WORK INSTRUCTIONS »
(a) Summarize the piece about Hooten Holler in two sentences.
(b) Give the piece about Hooten Holler again, beginning at the words "Ralph’s home of" and stopping after "castle…or his gristmill.", and change "gravel road" to "dirt road".

===== EXTRACT PROVIDED

Let me tell you about Hooten Holler. It’s a real place, and the man who rules the roost there, 60-year-old Ralph W. Marcum, is as real as they come. He has solid white hair, a twinkle in his eye, and a bounce in his step. He can look at a piece of wood and carve it into something useful, and he can swap yarns seven days a week.


Ralph’s home of homes is Hooten Old Town on Hooten Branch about a mile up a gravel road, about two miles off KY 89 in Jackson County. Best not go unannounced in the middle of the night: “If I don’t know you, I’m not home,” says Ralph, a believer in the old idea that a man’s home is his castle…or his gristmill.


“I’ll have a good old time if nobody comes but me,Ó says Ralph, whittling a piece of cedar and speaking of the mid-summer Hooten Old Town Antique Power Show–“Bring your antique engines, gristmills, tractors, cars, and trucks for a day of old-time fun and fellowship.”


The thing about Ralph, he doesn’t charge admission. The other thing about him, he’s a walking, talking, cancer survivor miracle. Six and a half years ago the doctors removed his stomach, gall bladder, spleen, and part of his pancreas. “I went in weighing 155 and three months later I was 108.” Using five inches of his small intestine, the surgeon built Ralph a new stomach, and he’s now back up to 130 pounds of boundless energy. He moves faster than any varmint up Wildcat Holler.


Hooten Holler Town looks like a movie set: blacksmith shop, saloon, gallows, jail, church, funeral parlor, buggies, stagecoach, 1856 printing press, photography shop, original gristmill, water mill, and a “good dog” named Dolly. “You don’t have it, it has you,” says Ralph whose wife, Mertie, works daytime at the Jackson Energy Cooperative office in McKee. After hours she goes to Hooten Holler to cook, clean up, and check on her buzz saw, Ralph.


Ralph Marcum’s careers include 26 years as a featured fiddler at Renfro Valley, 27 years as a school teacher, and since his operation, editor and publisher of the Hooten Old Town Epitaph.

==========
===== DATA SECTION

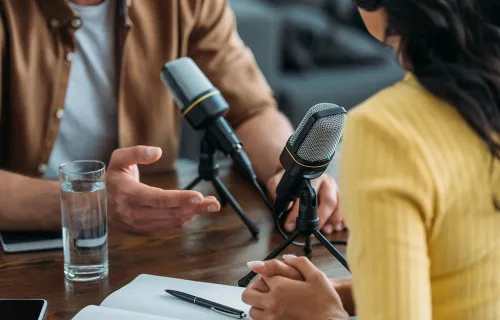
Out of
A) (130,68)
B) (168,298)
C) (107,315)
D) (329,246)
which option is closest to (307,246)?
(329,246)

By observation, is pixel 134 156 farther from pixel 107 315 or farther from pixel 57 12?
pixel 57 12

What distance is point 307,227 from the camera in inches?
45.2

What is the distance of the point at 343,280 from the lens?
98cm

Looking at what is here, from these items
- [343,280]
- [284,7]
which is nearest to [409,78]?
[343,280]

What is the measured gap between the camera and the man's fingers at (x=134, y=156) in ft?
4.00

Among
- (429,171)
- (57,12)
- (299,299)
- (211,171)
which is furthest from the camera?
(57,12)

==========

ANSWERS BELOW »
(a) Sixty-year-old Ralph W. Marcum rules Hooten Old Town in Jackson County, a place that looks like a movie set with a blacksmith shop, jail, gristmill and more, and he holds a mid-summer antique power show there without charging admission. He survived cancer surgery that removed his stomach and other organs six and a half years ago, and his careers include 26 years as a Renfro Valley fiddler, 27 years as a school teacher, and editing and publishing the Hooten Old Town Epitaph.

(b)
Ralph’s home of homes is Hooten Old Town on Hooten Branch about a mile up a dirt road, about two miles off KY 89 in Jackson County. Best not go unannounced in the middle of the night: “If I don’t know you, I’m not home,” says Ralph, a believer in the old idea that a man’s home is his castle…or his gristmill.